A One-Sided Affair
Paresh kumar
Parrots of Desire by Amrita Narayanan Aleph Book Company, 2018, 449 pp., 312
January 2018, volume 42, No 1

In 2013 the Aleph publishing house brought out a wonderfully put together book, A Pleasant Kind of Heavy and Other Erotic Stories was a collection of tales about Indian women and sexual desire. The book was written by ‘Aranyani’—a nom de plume as at the time the author chose anonymity (for review see The Book Review January 2015).

Four years later Amrita Narayanan has collaborated with Aleph again to bring us another beautifully produced book, The Parrots of Desire: 3000 Years of Indian Erotica. The book comes to us hardbound in black with a clever picture adorning the cover and an invitingly scarlet inner leaf that connects it chromatically with its predecessor. And while erotic desire remains central to her second book—the two are entirely different literary outings. While Aranyani wrote about unapologetic women finding sexual bliss in modern India, Amrita attempts to glean together a pastiche of all Indian thought on Sex and Desire.

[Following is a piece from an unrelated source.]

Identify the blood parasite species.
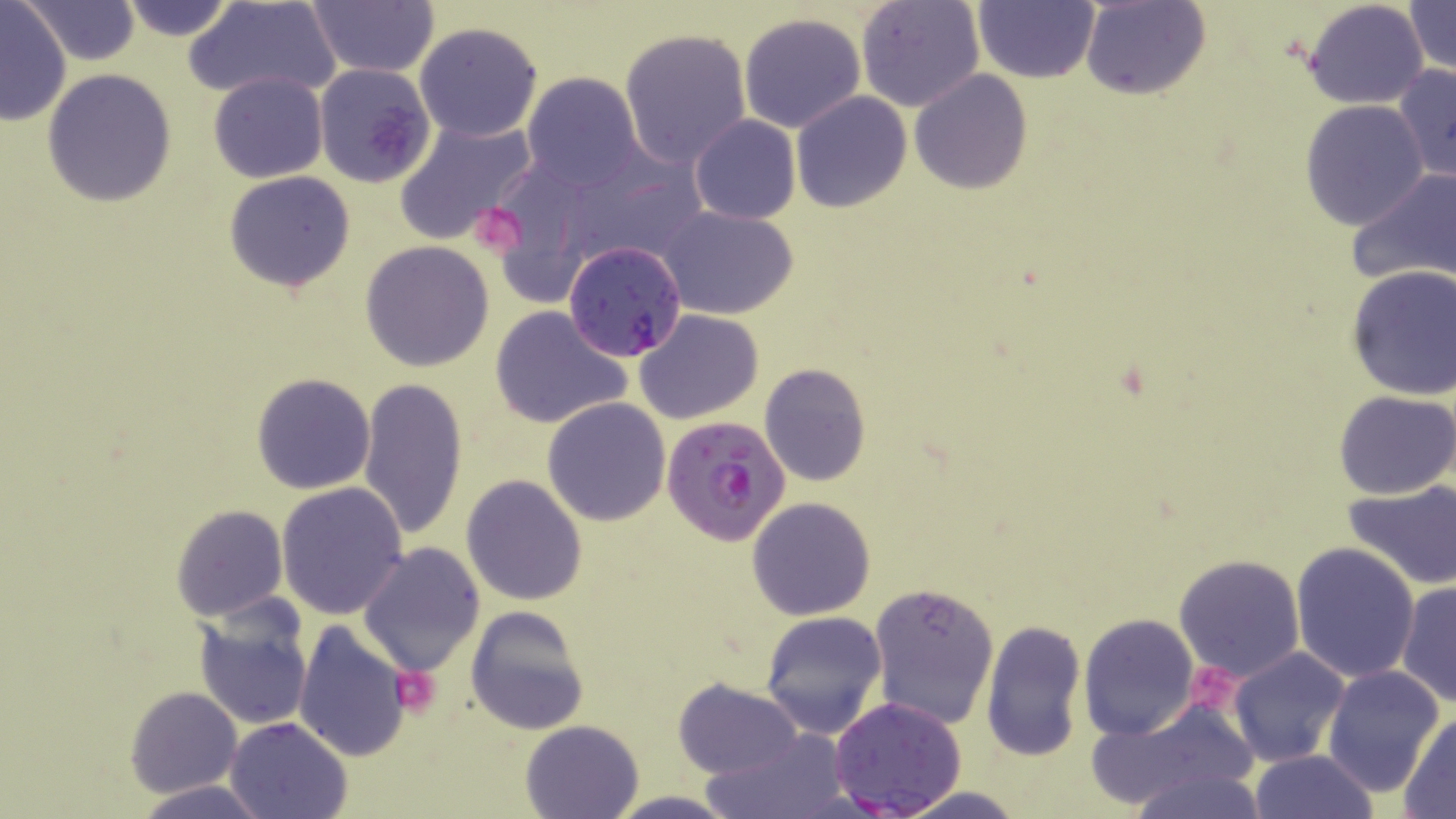
Plasmodium falciparum.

This anthology begins with the Rig Veda and extends to the present day and specifically looks at women and how they have thought about sex and their erotic existence over the ages. Amrita Narayanan is a specialist in the field. She is a clinical psychologist and has published award-winning work on psychoanalysis and female sexuality around the world. Added to her professional qualifications she has an uncommon felicity with the English language and a writer’s élan and confidence. It is unfortunate indeed that she chose to publish her first work under a pseudonym. Perhaps she felt that despite the quality of her work she would be attacked because she chose to write about Indian women and their desires. We are a closed and sexually repressed society and we need books that shake things up and make us think. This book is one such. Amrita has chosen to edit 300 pages to bring us a snapshot of all of Indian erotica—a decade per page! In the foreword Narayanan says that while she hopes that The Parrots of Desire is a rich haul, it is in no way an exhaustive anthology. It is a collection of personal favourites, ‘writing that is aesthetic and sensual, as well as offering some illuminative truth about erotic life.’